The next advisory board meeting will be on xx, xxx at 12:00
at Silvies Valley Ranch.

Meetings are open to the public.

Vision

All Frontier Hub children, birth through age six, will have access to quality early care and education programs that meet the needs of families. All Frontier Hub parents of young children will succeed in their role as their child’s first teacher.

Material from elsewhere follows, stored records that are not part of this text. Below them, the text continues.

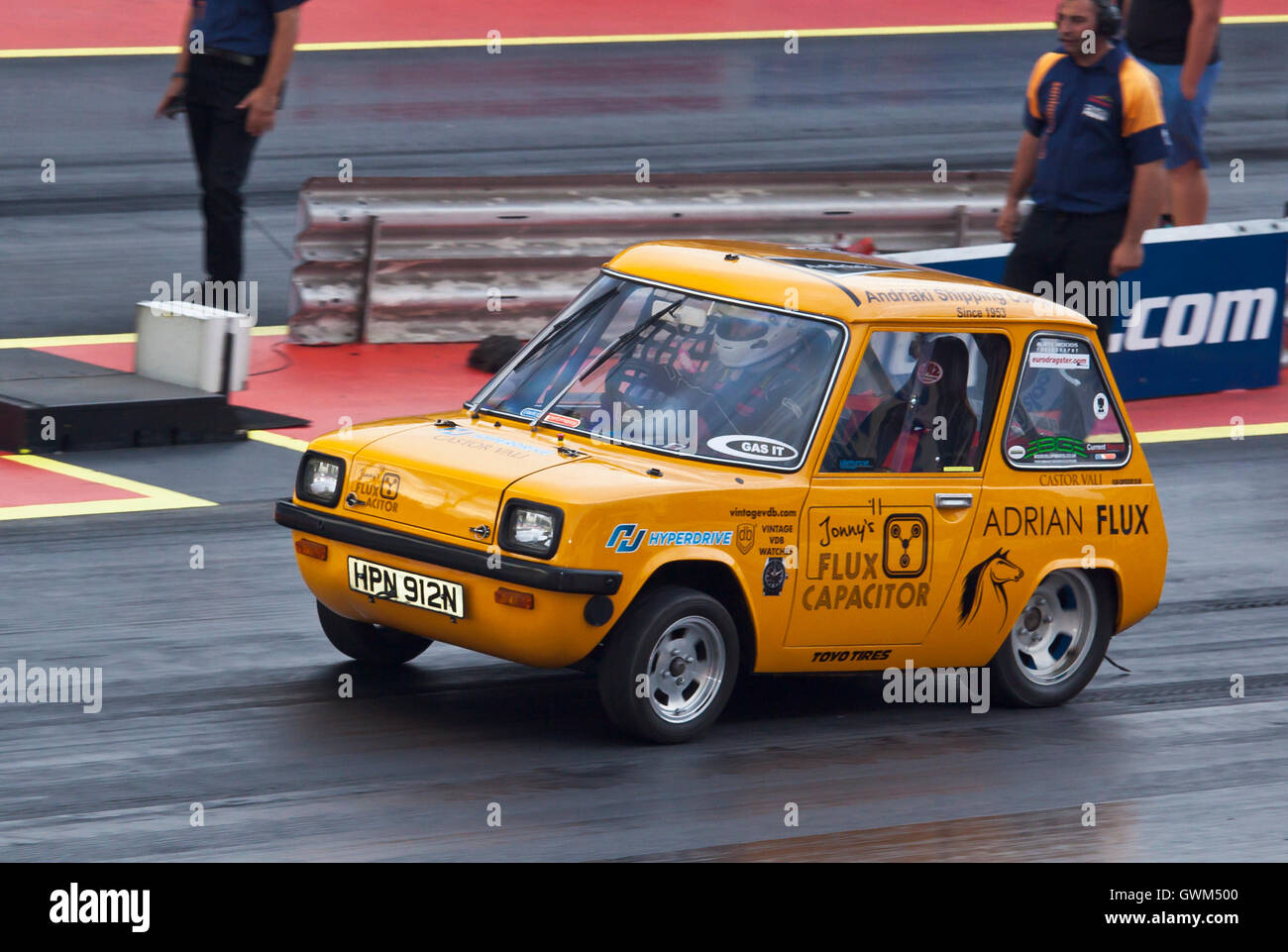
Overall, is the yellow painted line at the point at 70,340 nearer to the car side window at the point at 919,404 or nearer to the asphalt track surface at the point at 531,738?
the asphalt track surface at the point at 531,738

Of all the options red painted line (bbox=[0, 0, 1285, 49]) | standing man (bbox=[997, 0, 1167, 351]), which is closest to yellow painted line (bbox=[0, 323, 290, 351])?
standing man (bbox=[997, 0, 1167, 351])

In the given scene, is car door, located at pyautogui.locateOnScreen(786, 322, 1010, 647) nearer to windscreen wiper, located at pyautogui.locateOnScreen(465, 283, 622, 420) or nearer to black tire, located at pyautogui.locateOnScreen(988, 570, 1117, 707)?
black tire, located at pyautogui.locateOnScreen(988, 570, 1117, 707)

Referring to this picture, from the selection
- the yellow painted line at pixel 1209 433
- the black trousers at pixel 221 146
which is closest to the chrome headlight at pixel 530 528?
Answer: the black trousers at pixel 221 146

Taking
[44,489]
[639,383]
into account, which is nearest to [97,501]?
[44,489]

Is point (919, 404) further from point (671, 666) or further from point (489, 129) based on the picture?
point (489, 129)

All Frontier Hub children, birth through age six, will receive the necessary health, mental health, child care, early education, parent support, and resources to ensure they arrive at school with healthy minds and healthy bodies. All Frontier Hub early care and education providers will be appropriately trained in promoting and understanding school readiness; and the Frontier Hub will have an infrastructure that promotes, sufficiently funds, and holds accountable its school readiness efforts

Coverage Area

The Frontier Hub will coordinate the management of early learning efforts throughout Harney and Grant counties. The Burns Paiute Tribe has also joined with Grant/Harney for inclusion as part of the geographic and service community.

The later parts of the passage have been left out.